Before spending a few hours exploring the Quechee Gorge, fuel up at Dana’s, which serves hearty breakfasts (multigrain pancakes, omelets, breakfast burritos, etc.) and classic lunch fare (soups, salads, sandwiches), plus sundaes and other sweet treats.
If you’re in the mood for tasty pub food, a wide beer selection, and a friendly setting enlivened by music and events, the Public House is the place to go. For breakfast, check out the Public House Diner next door.

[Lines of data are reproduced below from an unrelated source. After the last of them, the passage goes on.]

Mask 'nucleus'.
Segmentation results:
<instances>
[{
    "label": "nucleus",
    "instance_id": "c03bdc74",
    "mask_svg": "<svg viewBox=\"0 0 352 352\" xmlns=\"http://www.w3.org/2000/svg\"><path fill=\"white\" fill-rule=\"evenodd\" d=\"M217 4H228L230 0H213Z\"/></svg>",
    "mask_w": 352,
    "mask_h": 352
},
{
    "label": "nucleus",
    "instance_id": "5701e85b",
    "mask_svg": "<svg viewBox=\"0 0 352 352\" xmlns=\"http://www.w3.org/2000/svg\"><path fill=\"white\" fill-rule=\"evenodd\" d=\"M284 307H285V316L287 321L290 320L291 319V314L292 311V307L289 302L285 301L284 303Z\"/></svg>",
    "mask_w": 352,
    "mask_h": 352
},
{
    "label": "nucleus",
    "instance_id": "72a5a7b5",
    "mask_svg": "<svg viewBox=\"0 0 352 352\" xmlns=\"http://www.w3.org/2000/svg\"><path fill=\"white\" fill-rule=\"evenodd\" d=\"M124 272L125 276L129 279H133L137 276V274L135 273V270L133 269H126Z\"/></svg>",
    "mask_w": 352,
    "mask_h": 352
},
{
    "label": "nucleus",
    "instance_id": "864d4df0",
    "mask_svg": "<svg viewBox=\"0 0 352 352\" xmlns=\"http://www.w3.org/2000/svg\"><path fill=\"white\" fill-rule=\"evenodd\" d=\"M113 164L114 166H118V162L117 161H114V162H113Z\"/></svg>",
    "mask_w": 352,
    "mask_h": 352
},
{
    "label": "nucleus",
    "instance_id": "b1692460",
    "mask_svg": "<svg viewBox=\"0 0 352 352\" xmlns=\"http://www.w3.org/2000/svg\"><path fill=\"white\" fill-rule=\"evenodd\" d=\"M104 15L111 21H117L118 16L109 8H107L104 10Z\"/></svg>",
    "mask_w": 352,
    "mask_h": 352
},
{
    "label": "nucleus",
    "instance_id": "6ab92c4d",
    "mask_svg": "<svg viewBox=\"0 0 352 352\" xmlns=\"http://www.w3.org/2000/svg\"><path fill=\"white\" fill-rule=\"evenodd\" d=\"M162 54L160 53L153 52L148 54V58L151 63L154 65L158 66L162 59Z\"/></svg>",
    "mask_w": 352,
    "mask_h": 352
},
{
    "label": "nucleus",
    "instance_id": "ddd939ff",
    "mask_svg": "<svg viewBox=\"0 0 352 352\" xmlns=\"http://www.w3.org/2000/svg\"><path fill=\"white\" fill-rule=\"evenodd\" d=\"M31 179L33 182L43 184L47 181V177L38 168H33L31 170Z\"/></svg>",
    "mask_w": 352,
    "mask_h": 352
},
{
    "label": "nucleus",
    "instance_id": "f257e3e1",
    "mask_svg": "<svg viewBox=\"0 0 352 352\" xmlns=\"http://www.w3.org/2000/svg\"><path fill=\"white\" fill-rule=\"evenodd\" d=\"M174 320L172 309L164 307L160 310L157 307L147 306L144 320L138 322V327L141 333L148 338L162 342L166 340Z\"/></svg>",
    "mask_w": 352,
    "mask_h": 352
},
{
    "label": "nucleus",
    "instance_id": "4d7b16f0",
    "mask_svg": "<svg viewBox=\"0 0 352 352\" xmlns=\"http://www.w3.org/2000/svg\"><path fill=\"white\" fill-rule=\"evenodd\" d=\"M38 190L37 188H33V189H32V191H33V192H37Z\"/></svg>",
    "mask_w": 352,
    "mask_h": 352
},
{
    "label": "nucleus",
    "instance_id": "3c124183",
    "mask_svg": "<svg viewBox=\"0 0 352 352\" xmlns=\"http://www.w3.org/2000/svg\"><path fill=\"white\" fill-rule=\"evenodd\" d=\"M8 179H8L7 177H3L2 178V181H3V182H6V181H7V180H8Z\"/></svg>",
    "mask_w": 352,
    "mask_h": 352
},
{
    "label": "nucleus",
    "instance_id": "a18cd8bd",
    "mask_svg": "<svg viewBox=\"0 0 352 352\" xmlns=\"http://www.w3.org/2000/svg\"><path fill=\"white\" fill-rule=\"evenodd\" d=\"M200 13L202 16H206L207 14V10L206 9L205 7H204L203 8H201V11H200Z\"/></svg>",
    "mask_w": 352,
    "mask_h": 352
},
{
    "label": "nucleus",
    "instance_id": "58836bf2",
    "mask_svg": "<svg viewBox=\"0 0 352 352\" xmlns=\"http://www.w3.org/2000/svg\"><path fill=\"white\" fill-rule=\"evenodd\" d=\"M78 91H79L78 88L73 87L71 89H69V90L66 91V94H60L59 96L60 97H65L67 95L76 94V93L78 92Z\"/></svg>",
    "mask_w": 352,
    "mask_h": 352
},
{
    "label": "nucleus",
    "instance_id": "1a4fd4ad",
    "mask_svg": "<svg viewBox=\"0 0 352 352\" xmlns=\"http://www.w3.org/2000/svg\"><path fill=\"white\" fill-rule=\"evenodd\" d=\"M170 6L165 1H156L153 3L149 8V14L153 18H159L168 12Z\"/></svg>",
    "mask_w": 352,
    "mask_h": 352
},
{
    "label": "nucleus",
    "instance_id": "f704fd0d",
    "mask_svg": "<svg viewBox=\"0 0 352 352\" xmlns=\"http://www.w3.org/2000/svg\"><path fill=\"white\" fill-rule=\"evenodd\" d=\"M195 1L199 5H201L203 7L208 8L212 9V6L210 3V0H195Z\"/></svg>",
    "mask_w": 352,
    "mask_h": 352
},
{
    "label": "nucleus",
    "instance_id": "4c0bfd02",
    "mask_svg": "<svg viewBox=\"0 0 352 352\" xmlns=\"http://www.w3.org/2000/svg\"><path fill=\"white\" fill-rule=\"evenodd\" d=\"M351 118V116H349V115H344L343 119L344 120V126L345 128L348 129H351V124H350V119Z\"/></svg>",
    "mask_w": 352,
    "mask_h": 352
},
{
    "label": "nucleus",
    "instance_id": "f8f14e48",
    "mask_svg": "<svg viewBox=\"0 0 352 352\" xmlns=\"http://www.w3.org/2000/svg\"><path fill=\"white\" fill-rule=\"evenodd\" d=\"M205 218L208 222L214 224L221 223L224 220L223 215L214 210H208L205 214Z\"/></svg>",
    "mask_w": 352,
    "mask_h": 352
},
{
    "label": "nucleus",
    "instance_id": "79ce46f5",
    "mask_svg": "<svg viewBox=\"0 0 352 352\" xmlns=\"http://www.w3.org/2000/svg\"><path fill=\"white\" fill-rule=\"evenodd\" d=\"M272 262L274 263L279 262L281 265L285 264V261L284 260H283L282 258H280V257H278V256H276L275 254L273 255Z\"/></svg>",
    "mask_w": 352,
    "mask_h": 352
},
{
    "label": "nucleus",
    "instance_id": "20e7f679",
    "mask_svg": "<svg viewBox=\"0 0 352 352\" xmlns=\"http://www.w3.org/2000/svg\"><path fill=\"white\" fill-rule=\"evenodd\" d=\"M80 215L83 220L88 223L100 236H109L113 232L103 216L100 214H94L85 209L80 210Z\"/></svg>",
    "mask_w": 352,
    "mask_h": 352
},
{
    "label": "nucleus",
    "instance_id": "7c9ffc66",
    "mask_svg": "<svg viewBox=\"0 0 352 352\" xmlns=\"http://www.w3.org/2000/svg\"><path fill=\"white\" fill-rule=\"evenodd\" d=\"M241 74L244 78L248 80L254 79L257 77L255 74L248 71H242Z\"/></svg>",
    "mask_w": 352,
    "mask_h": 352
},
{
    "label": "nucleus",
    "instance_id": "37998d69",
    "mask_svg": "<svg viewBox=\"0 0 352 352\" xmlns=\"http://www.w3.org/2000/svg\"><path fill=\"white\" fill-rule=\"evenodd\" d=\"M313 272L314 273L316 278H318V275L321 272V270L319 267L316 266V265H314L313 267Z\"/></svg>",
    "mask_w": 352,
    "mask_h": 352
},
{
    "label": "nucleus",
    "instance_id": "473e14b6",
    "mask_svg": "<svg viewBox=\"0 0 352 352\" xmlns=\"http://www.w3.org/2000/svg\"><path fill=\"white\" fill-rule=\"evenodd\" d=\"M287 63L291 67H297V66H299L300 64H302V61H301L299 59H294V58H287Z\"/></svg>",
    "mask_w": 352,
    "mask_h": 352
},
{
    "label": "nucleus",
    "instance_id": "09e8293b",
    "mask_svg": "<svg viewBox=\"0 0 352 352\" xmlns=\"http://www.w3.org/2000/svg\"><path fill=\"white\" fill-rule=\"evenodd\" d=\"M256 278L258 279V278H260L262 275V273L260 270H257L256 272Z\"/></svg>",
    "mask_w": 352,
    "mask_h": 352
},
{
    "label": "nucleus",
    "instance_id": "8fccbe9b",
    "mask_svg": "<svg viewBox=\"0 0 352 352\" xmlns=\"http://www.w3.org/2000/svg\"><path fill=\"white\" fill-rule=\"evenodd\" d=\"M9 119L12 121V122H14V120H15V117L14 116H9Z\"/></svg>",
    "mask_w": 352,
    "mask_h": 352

Locals swear by chef-owner BradPirkey’s food, which is cooked to order from an ever-changing menu that can run the gamut from filet mignon to Asian barbecue pulled pork. And since Chef Brad’s CrazySide features a kitchen situated in a vintage yellow camper next to a wildly painted old schoolbus, you literally can’t miss it.
The setting of the main dining room, overlooking the falls and Quechee Gorge, is simply unbeatable — and the New American fare here is just as impressive (think lamb shoulder roasted in hay, or maple-brined pork chop). The bar serves apps, shared plates, and other nibbles alongside local beers and handcrafted cocktails.
This relaxed eatery in the Parker House Inn offers modern New England dishes created with seasonal ingredients from the kitchen’s own garden as well as nearby farms. In the summer months, dine alfresco on the patio or the veranda overlooking the Ottauquechee River.